The integration of custom Python software (ICARO) and modular hardware components ensures operational efficiency, ease of maintenance, and adaptability to varying monitoring requirements. For TIR data analysis, the new open-source version of the ASIRA software—now developed for the free GNU Octave platform—is proposed as an accessible and customisable alternative to the previous MATLAB counterpart. The restructured ASIRA includes a comprehensive suite of functionalities: data quality control, frames co-registration, seasonal component removal, radiative heat flux estimation, analysis of thermal anomaly area variations, and output generation in the form of HTML interactive plots. This transition from proprietary (MATLAB) to open-source (GNU OCTAVE) software enhances accessibility and reproducibility for a wider scientific community.

The dual approach implemented for deseasoning temperature time series—based on both background removal and Seasonal–Trend decomposition using Loess (STL)—enables the reliable analysis of both short and long time series. This ensures the effective separation of endogenous thermal signals from seasonal exogenous components, which is particularly critical in volcanic and geothermal monitoring, where accurate detection of subsurface thermal activity helps in hazard assessments. Moreover, the methods introduced for the spatial and temporal tracking of thermal anomalies and heat fluxes also provide valuable tools for understanding the dynamics of surface thermal processes.

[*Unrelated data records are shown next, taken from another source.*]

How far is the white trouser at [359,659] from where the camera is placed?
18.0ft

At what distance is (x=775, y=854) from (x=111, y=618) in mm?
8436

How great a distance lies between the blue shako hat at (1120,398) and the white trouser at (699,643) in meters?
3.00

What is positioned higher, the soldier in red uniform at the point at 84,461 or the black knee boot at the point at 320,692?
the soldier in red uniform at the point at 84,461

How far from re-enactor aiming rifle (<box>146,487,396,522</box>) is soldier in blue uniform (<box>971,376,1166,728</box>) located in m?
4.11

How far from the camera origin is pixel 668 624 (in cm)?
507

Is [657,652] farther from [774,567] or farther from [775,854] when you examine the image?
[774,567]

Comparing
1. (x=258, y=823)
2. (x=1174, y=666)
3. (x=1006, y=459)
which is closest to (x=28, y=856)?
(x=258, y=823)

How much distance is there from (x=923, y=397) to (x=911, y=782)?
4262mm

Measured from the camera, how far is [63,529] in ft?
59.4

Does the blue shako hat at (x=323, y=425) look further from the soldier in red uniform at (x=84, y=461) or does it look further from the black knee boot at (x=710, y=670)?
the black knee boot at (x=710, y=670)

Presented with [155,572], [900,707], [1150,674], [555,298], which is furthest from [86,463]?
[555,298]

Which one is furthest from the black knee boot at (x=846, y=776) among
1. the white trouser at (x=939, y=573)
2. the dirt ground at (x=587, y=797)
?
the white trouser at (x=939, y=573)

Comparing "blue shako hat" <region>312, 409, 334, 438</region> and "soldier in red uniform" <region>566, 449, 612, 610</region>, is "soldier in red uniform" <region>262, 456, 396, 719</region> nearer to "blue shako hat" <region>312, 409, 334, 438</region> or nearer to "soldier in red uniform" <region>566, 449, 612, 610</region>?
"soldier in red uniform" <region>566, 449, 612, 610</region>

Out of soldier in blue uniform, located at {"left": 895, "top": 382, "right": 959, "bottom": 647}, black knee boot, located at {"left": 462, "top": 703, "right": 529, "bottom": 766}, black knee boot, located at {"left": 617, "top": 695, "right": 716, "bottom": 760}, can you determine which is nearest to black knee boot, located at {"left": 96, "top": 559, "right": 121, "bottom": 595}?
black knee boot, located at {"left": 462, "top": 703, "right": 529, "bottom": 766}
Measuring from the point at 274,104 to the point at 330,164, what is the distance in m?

A detailed RMS configuration guide (Appendix A), along with a comprehensive ASIRA user manual provided as Supplementary Material, enables us to understand the system architecture in depth and effectively manage both hardware and software components.

Thanks to its modular design and low power consumption, the system is well suited for deployment in remote or extreme environments, supporting long-term autonomous monitoring. It can be customized in acquisition times, threshold-based anomaly alerts, and integration with remote data transmission protocols, making it especially suitable for data-scarce or logistically challenging areas.

Potential fields of application of the system include the following:

• Geothermal energy: Monitoring and assessment of geothermal fields through the mapping of thermal anomalies indicative of subsurface fluid dynamics or reservoir changes.
• Landslide and rockfall hazard assessment: Detection of subtle thermal variations potentially associated with moisture changes or incipient mass movement in unstable slopes.
• Permafrost and glacier studies: Observation of thermal dynamics in periglacial environments to assess thawing trends or detect basal ice melt.
• Infrastructure and pipeline monitoring: Detection of thermal leaks or abnormal heat signatures along pipelines and industrial infrastructure.
• Agricultural and forestry management: Evaluation of plant water stress, canopy temperature variability, or early detection of wildfires in unmanaged forested regions.

Overall, the system demonstrates considerable potential for long-term deployment in multi-disciplinary environmental monitoring frameworks. Future improvements may focus on integrating additional sensor types, refining automated anomaly detection algorithms, and expanding data visualization capabilities to further enhance early warning capacities and scientific insight.